→ **Task brief**
Rewrite the rows below, replacing every "solar disk radius" with "disk radius" and keeping everything else unchanged.

→ **Records provided**
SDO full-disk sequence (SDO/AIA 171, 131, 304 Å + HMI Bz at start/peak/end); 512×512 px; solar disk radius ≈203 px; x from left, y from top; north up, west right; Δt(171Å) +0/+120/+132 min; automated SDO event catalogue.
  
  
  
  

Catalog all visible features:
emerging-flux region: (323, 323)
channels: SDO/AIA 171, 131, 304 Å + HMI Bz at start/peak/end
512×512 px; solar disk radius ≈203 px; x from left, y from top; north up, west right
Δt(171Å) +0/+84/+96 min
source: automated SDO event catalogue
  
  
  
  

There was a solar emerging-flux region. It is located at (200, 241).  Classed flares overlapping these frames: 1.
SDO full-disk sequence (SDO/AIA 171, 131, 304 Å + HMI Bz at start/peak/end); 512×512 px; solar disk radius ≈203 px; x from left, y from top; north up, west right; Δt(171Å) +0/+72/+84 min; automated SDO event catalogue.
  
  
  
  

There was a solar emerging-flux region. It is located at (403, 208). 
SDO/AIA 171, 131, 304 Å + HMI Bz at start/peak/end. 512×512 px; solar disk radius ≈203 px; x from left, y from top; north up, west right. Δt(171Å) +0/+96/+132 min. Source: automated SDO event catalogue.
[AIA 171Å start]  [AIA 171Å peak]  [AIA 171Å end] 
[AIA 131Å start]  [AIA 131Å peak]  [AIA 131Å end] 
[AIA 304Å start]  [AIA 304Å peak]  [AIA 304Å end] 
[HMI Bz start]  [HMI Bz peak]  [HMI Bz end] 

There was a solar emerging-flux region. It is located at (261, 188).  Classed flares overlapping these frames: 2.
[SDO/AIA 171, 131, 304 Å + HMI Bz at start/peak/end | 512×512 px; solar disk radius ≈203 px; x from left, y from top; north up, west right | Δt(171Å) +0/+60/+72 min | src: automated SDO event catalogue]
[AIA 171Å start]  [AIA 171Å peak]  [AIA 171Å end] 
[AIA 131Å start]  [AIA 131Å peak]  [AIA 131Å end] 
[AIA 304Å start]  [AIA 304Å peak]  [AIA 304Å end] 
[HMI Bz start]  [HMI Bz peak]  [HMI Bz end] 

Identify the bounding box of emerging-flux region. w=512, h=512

→ **Result for this task**
SDO full-disk sequence (SDO/AIA 171, 131, 304 Å + HMI Bz at start/peak/end); 512×512 px; disk radius ≈203 px; x from left, y from top; north up, west right; Δt(171Å) +0/+120/+132 min; automated SDO event catalogue.
  
  
  
  

Catalog all visible features:
emerging-flux region: (323, 323)
channels: SDO/AIA 171, 131, 304 Å + HMI Bz at start/peak/end
512×512 px; disk radius ≈203 px; x from left, y from top; north up, west right
Δt(171Å) +0/+84/+96 min
source: automated SDO event catalogue
  
  
  
  

There was a solar emerging-flux region. It is located at (200, 241).  Classed flares overlapping these frames: 1.
SDO full-disk sequence (SDO/AIA 171, 131, 304 Å + HMI Bz at start/peak/end); 512×512 px; disk radius ≈203 px; x from left, y from top; north up, west right; Δt(171Å) +0/+72/+84 min; automated SDO event catalogue.
  
  
  
  

There was a solar emerging-flux region. It is located at (403, 208). 
SDO/AIA 171, 131, 304 Å + HMI Bz at start/peak/end. 512×512 px; disk radius ≈203 px; x from left, y from top; north up, west right. Δt(171Å) +0/+96/+132 min. Source: automated SDO event catalogue.
[AIA 171Å start]  [AIA 171Å peak]  [AIA 171Å end] 
[AIA 131Å start]  [AIA 131Å peak]  [AIA 131Å end] 
[AIA 304Å start]  [AIA 304Å peak]  [AIA 304Å end] 
[HMI Bz start]  [HMI Bz peak]  [HMI Bz end] 

There was a solar emerging-flux region. It is located at (261, 188).  Classed flares overlapping these frames: 2.
[SDO/AIA 171, 131, 304 Å + HMI Bz at start/peak/end | 512×512 px; disk radius ≈203 px; x from left, y from top; north up, west right | Δt(171Å) +0/+60/+72 min | src: automated SDO event catalogue]
[AIA 171Å start]  [AIA 171Å peak]  [AIA 171Å end] 
[AIA 131Å start]  [AIA 131Å peak]  [AIA 131Å end] 
[AIA 304Å start]  [AIA 304Å peak]  [AIA 304Å end] 
[HMI Bz start]  [HMI Bz peak]  [HMI Bz end] 

Identify the bounding box of emerging-flux region. w=512, h=512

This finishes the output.